### WHAT YOU NEED TO DO:
Rewrite every line of the listing below as a numbered list, leaving out the blank lines.

_ _ _ _ _

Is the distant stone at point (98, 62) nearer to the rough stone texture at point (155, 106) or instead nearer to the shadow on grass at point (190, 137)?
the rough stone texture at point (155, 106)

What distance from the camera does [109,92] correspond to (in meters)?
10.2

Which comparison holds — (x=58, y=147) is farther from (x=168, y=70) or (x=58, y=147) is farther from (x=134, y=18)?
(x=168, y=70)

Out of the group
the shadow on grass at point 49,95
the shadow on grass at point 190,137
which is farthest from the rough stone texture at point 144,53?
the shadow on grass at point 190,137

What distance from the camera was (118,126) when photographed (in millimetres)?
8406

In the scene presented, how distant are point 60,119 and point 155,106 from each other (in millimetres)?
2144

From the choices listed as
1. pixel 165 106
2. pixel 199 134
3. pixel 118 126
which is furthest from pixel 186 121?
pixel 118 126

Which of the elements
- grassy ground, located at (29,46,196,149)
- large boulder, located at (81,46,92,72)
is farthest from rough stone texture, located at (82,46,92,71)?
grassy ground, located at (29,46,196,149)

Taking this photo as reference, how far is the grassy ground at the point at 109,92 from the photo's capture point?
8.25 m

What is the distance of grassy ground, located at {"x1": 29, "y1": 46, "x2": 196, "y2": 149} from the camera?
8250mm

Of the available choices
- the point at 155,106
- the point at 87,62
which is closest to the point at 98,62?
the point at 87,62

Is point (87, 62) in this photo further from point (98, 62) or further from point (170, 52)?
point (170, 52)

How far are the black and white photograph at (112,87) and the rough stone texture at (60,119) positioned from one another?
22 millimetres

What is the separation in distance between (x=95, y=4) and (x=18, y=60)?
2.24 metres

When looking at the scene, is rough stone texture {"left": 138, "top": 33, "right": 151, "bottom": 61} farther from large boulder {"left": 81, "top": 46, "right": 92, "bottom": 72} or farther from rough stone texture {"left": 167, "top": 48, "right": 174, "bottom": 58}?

_ _ _ _ _

### RESULT OF THIS TASK:
1. Is the distant stone at point (98, 62) nearer to the rough stone texture at point (155, 106) or instead nearer to the shadow on grass at point (190, 137)?
2. the rough stone texture at point (155, 106)
3. What distance from the camera does [109,92] correspond to (in meters)?
4. 10.2
5. Which comparison holds — (x=58, y=147) is farther from (x=168, y=70) or (x=58, y=147) is farther from (x=134, y=18)?
6. (x=168, y=70)
7. Out of the group
8. the shadow on grass at point 49,95
9. the shadow on grass at point 190,137
10. which is farthest from the rough stone texture at point 144,53?
11. the shadow on grass at point 190,137
12. What distance from the camera was (118,126) when photographed (in millimetres)?
13. 8406
14. In the scene presented, how distant are point 60,119 and point 155,106 from each other (in millimetres)?
15. 2144
16. From the choices listed as
17. 1. pixel 165 106
18. 2. pixel 199 134
19. 3. pixel 118 126
20. which is furthest from pixel 186 121?
21. pixel 118 126
22. Which of the elements
23. - grassy ground, located at (29,46,196,149)
24. - large boulder, located at (81,46,92,72)
25. is farthest from rough stone texture, located at (82,46,92,71)?
26. grassy ground, located at (29,46,196,149)
27. Taking this photo as reference, how far is the grassy ground at the point at 109,92 from the photo's capture point?
28. 8.25 m
29. What is the distance of grassy ground, located at {"x1": 29, "y1": 46, "x2": 196, "y2": 149} from the camera?
30. 8250mm
31. Of the available choices
32. - the point at 155,106
33. - the point at 87,62
34. which is closest to the point at 98,62?
35. the point at 87,62
36. Is point (87, 62) in this photo further from point (98, 62) or further from point (170, 52)?
37. point (170, 52)
38. How far are the black and white photograph at (112,87) and the rough stone texture at (60,119) positioned from one another?
39. 22 millimetres
40. What is the separation in distance between (x=95, y=4) and (x=18, y=60)?
41. 2.24 metres
42. When looking at the scene, is rough stone texture {"left": 138, "top": 33, "right": 151, "bottom": 61} farther from large boulder {"left": 81, "top": 46, "right": 92, "bottom": 72} or farther from rough stone texture {"left": 167, "top": 48, "right": 174, "bottom": 58}?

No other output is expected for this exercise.